After visiting an NGO, we headed north toward the Ukrainian border at the city of Sighetu Marmației, usually just called Sighet. It had two historical sites we wanted to visit: Elie Wiesel's childhood home and the Memorial of the Victims of Communism and of the Resistance.
Driving the 90 minutes up to Sighet was a delight. Wooden churches and gates, tall steeples and shepherds tending their sheep.
We learned a lot about the ghetto formed in Romania for the Jews in the country, then the eventual evacuation to Auschwitz.
Elie Wiesel was happy that his childhood home would be used as a Holocaust Memorial. “I am honored and deeply moved that my cherished home in Sighet has become a place Romanians and others can learn about the crimes of the Holocaust, and how the Jewish community was wiped out,” Wiesel said.
After our visit we walked a few blocks to the Memorial of the Victim of Communism. Originally, this was a prison built in 1897 and over the years housed locals or prisoners of war during both World Wars. But after World War II the communists who took over Romania began putting political prisoners here.
Each room of the 3-story barracks is dedicated to a different aspect of prison life, the communist takeover, and the resistance up to December 1989.
This first room showed the locations of other political prisons throughout the country. Since Sighet is so far away from Bucharest, they sent the most "dangerous" thinkers here.
This room depicted the ballot box and how elections in 1946 were stolen. One of the means was by trick drawers in ballot boxes.
This cell was for Iuliu Maniu who served as Prime Minister of Romania for three terms during 1928–1933. Arrested by the ascendant communist authorities in 1947, he was convicted of treason in a show trial and sent to Sighet Prison, where he died six years later.
Officially established by decree in 1948, the Security Police, the number of positions was 4,641. By 1951, the staff had increased to 15,280. The Interior Ministry tried to liquidate all opponents of the regime. It was this way the "administrative arrest" came into being: arrest without warrant, investigation, or trial. Hundreds of thousands were arrested and sent to labor camps. In the 1980s the Securitate conceived a methodical program of mass indoctrination using rumors, frame-ups, public humiliations, censorship, and repression of the slightest gestures of independence.
Despite the fall of Ceausescu on Christmas Day, 1989, the traces of this violation of the national consciousness persist today in the mentality of the public.

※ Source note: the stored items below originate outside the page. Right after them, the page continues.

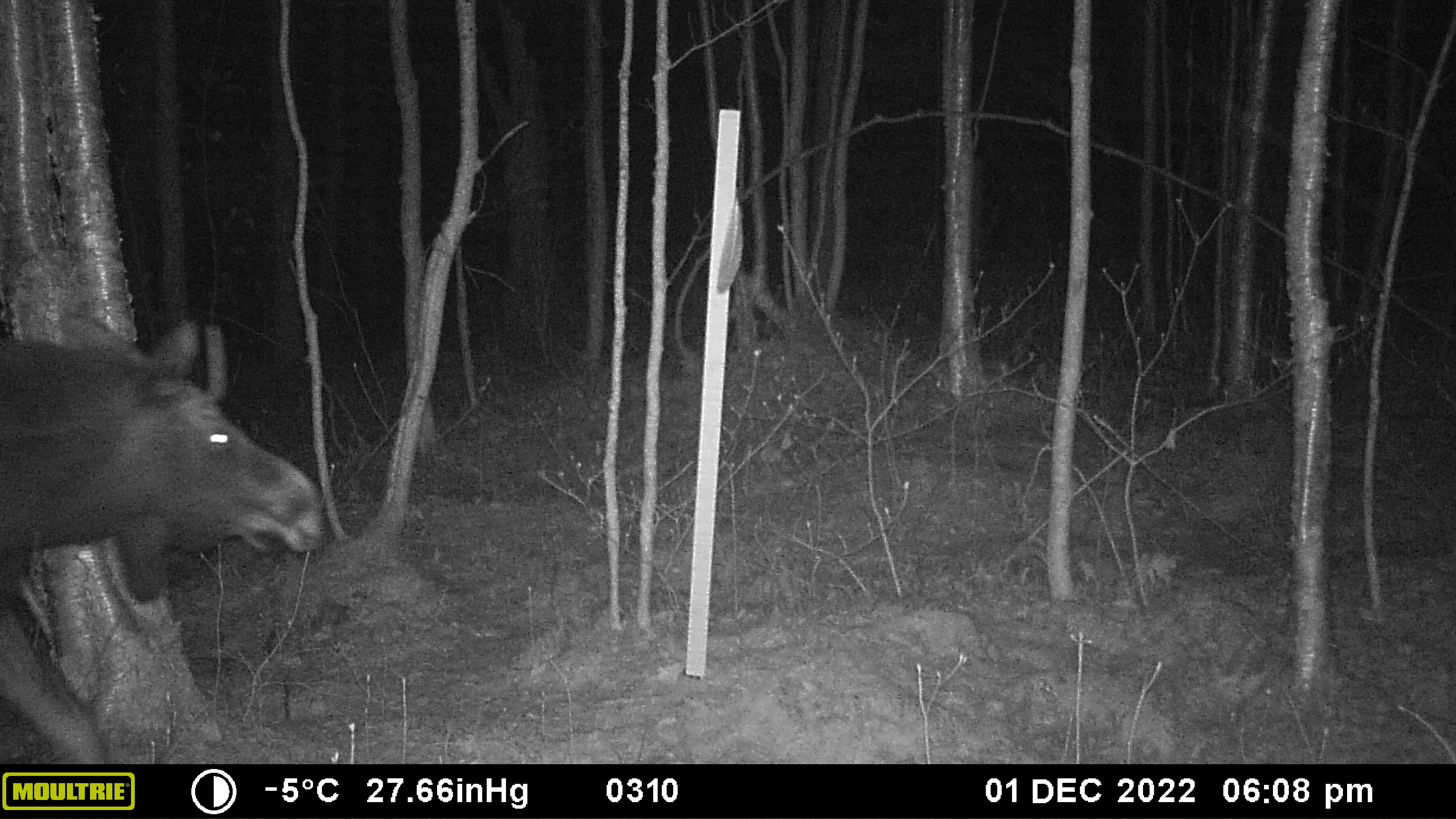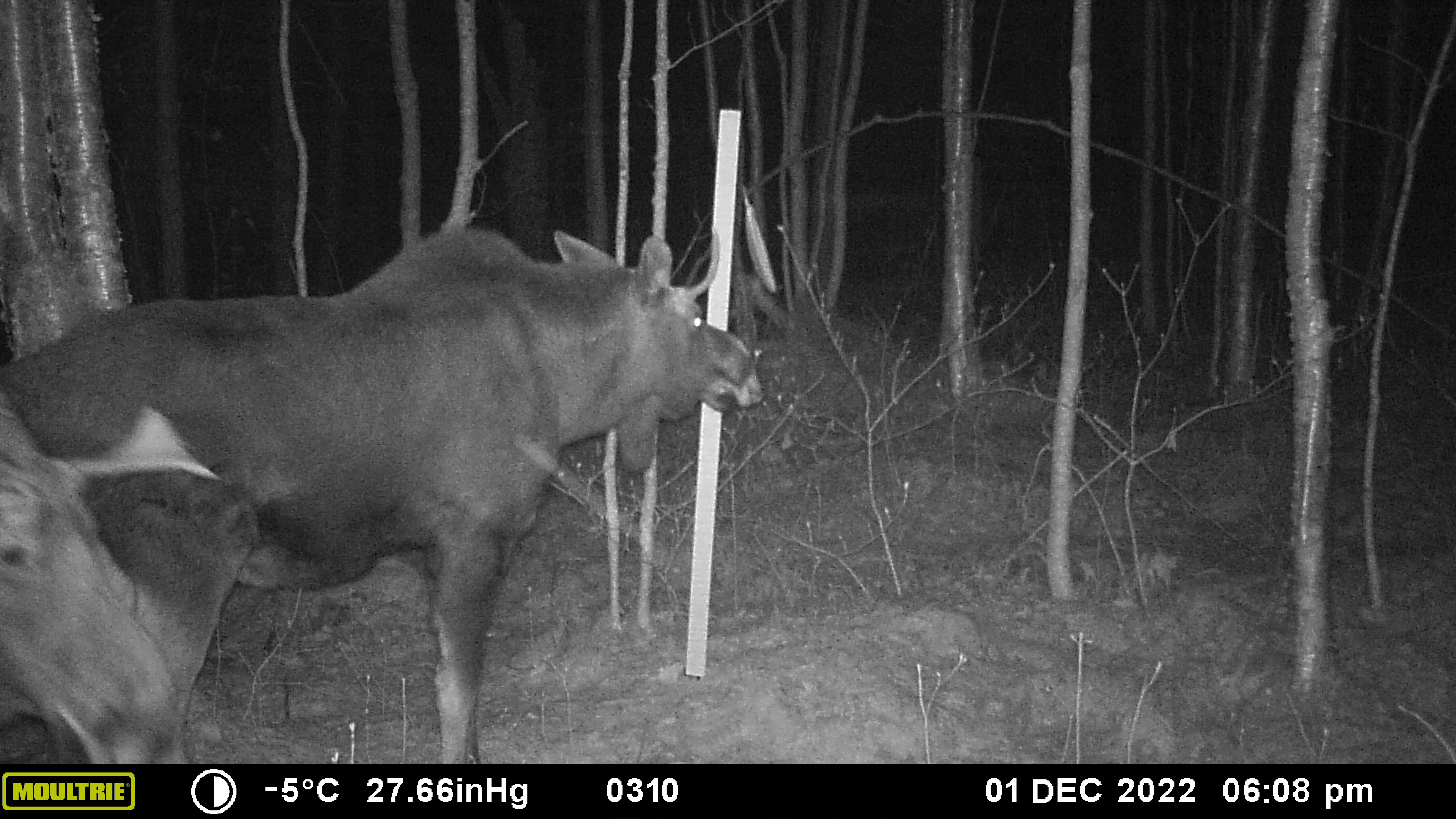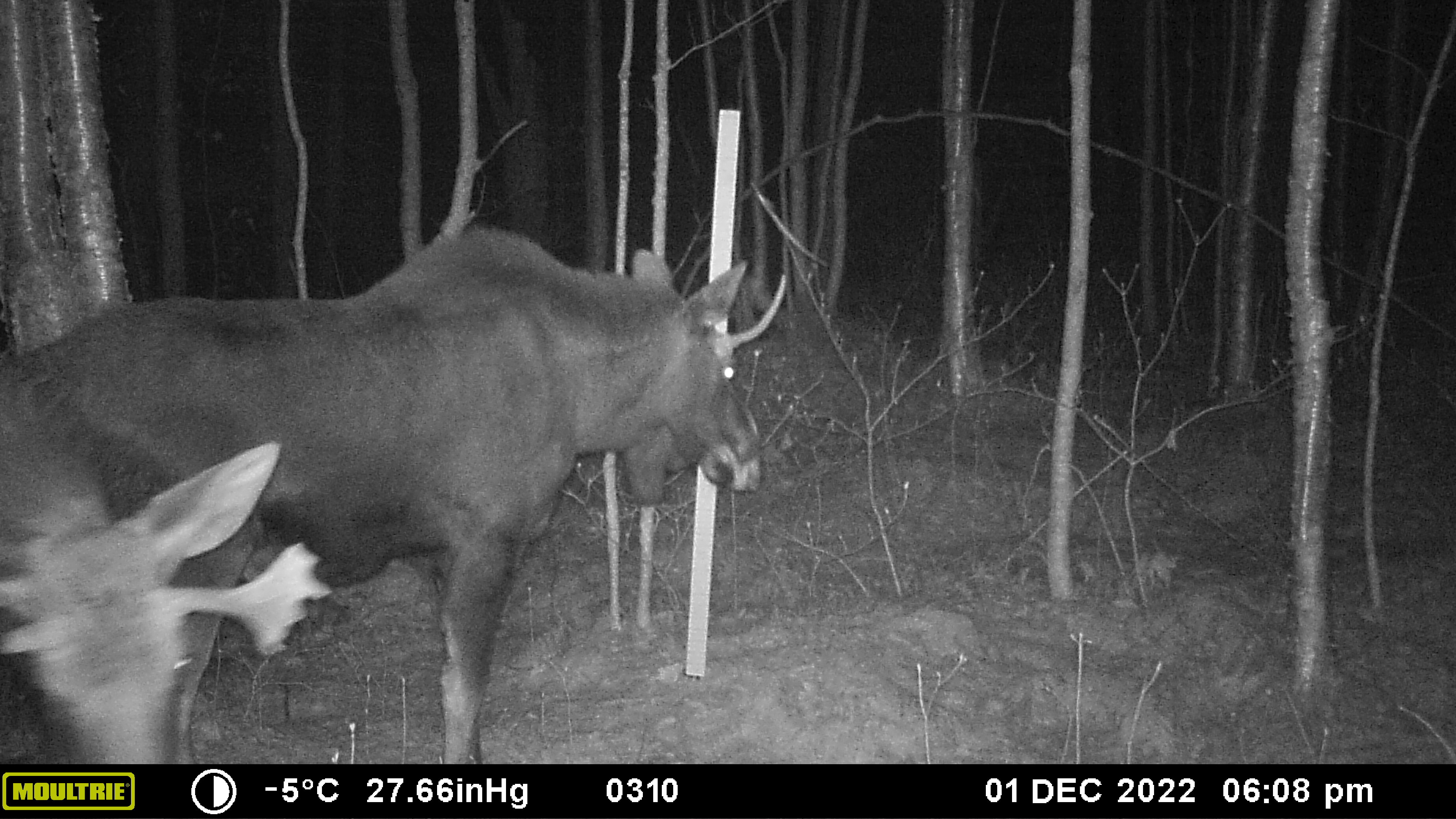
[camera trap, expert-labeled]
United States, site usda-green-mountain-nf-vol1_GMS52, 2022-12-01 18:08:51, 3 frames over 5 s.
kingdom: Animalia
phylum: Chordata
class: Mammalia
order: Artiodactyla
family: Cervidae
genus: Alces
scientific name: Alces alces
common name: moose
Moose (Alces alces).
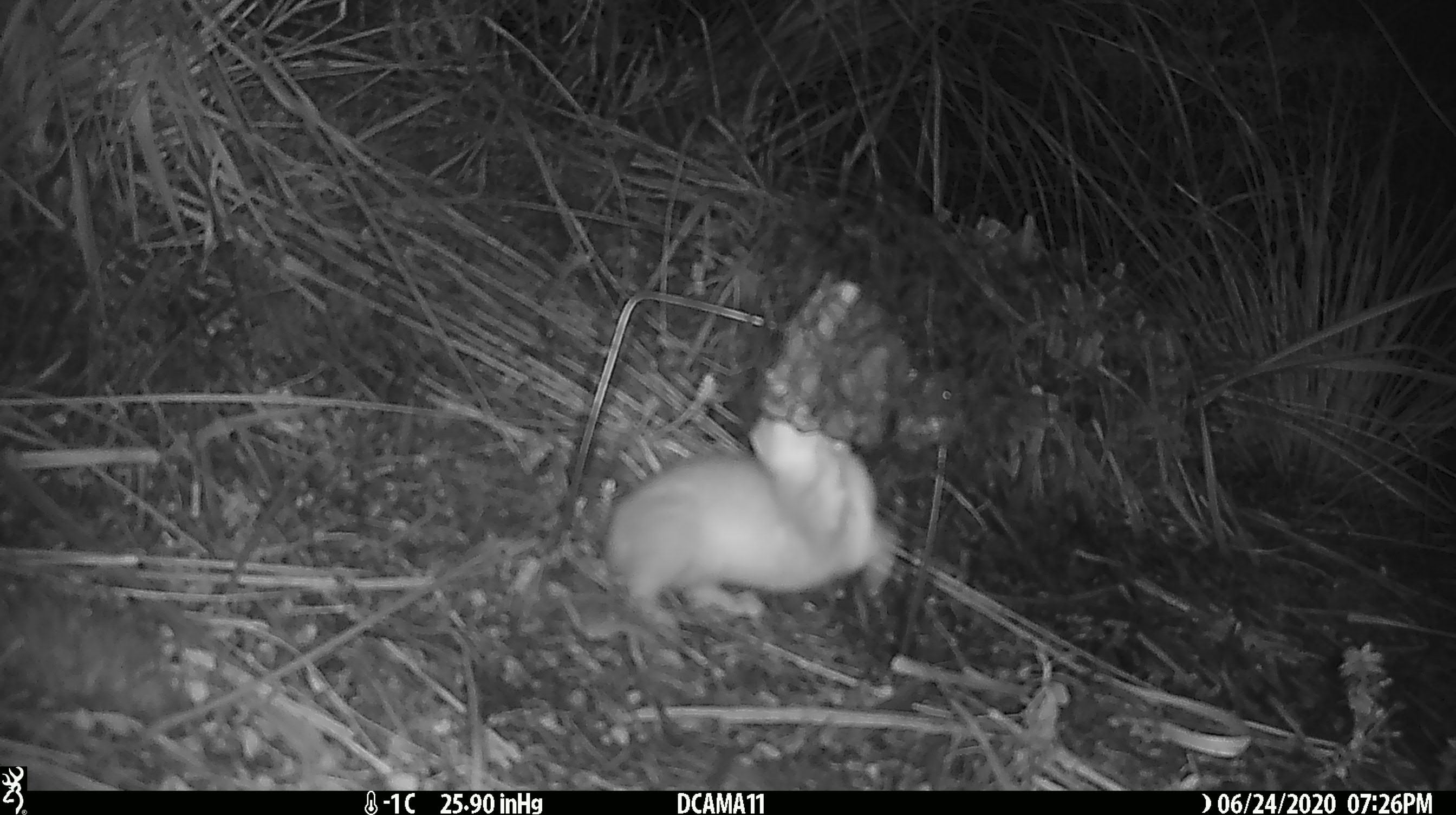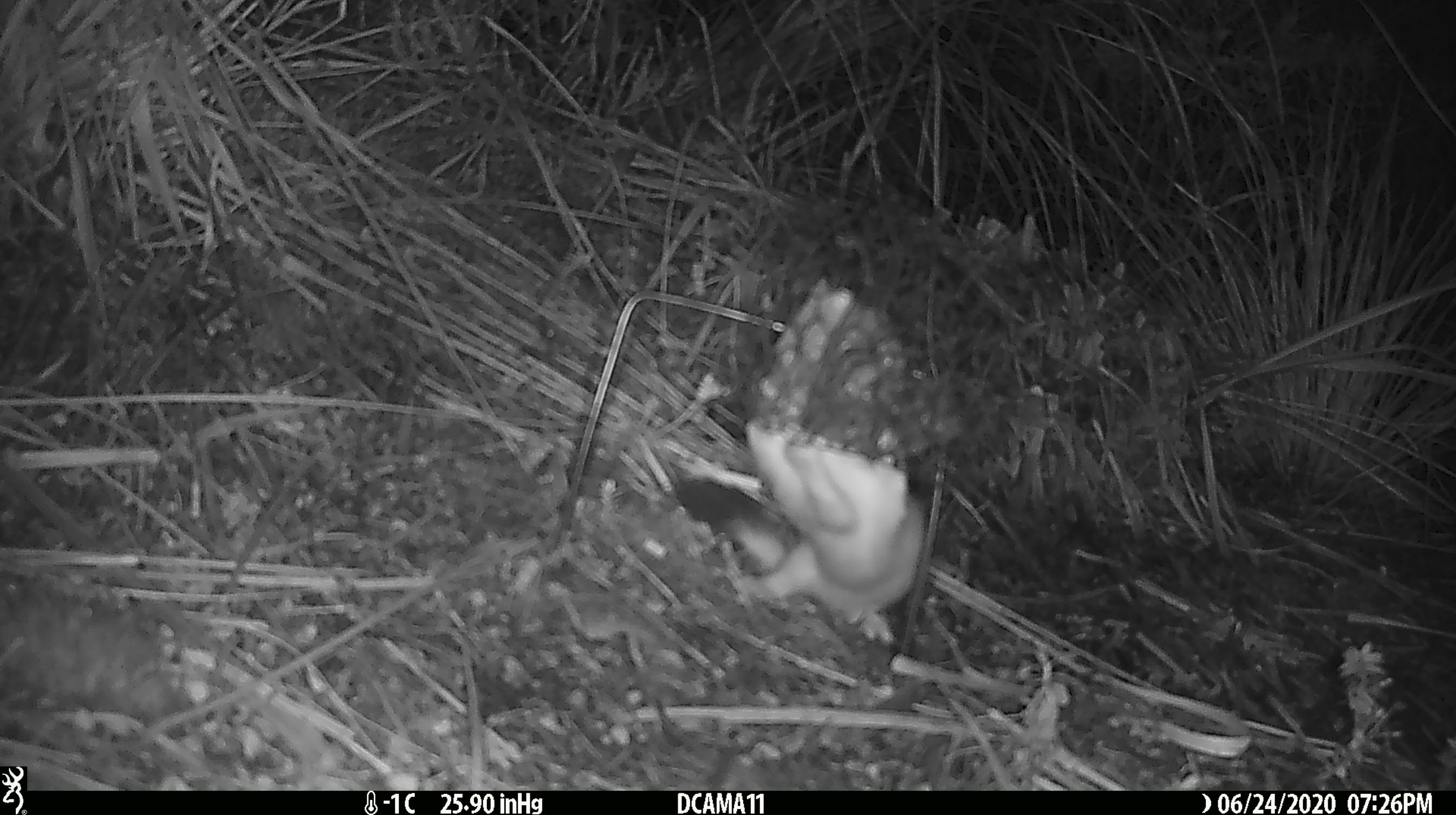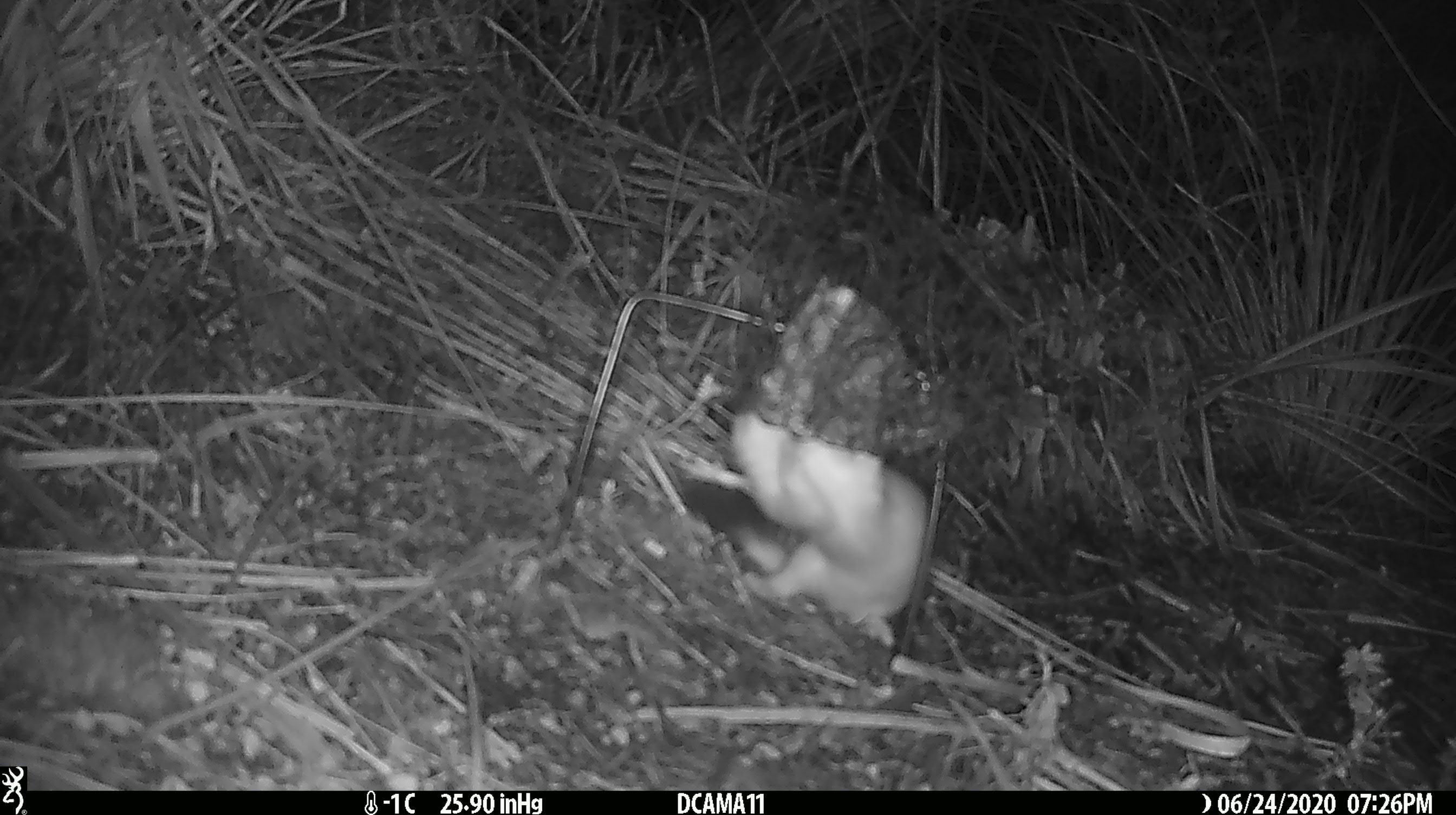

This little notebook contained some English words that a prisoner was studying.
"Article 209" of the penal code was the black hole of the communist justice system. A third of political convictions after 1948 were handed down on the basis of this article, which defined with diabolical ambiguity like "machination against the socialist order" or "machination against state order." On this pretext one could be convicted for taking part in an anti-communist organization, for refusing to join a trade union or collective farm, for poking the eyes out of an official portrait, or quite simply for telling a joke.
On the other side of the window was the courtyard. It was a nice warm spring day, but desperately cold inside. Most who were brought here died here. Overall, more than 2 million people were persecuted politically using coercive methods in the People's Republic of Romania. Over 600,000 were arrested and sentenced to imprisonment between 1945-1989.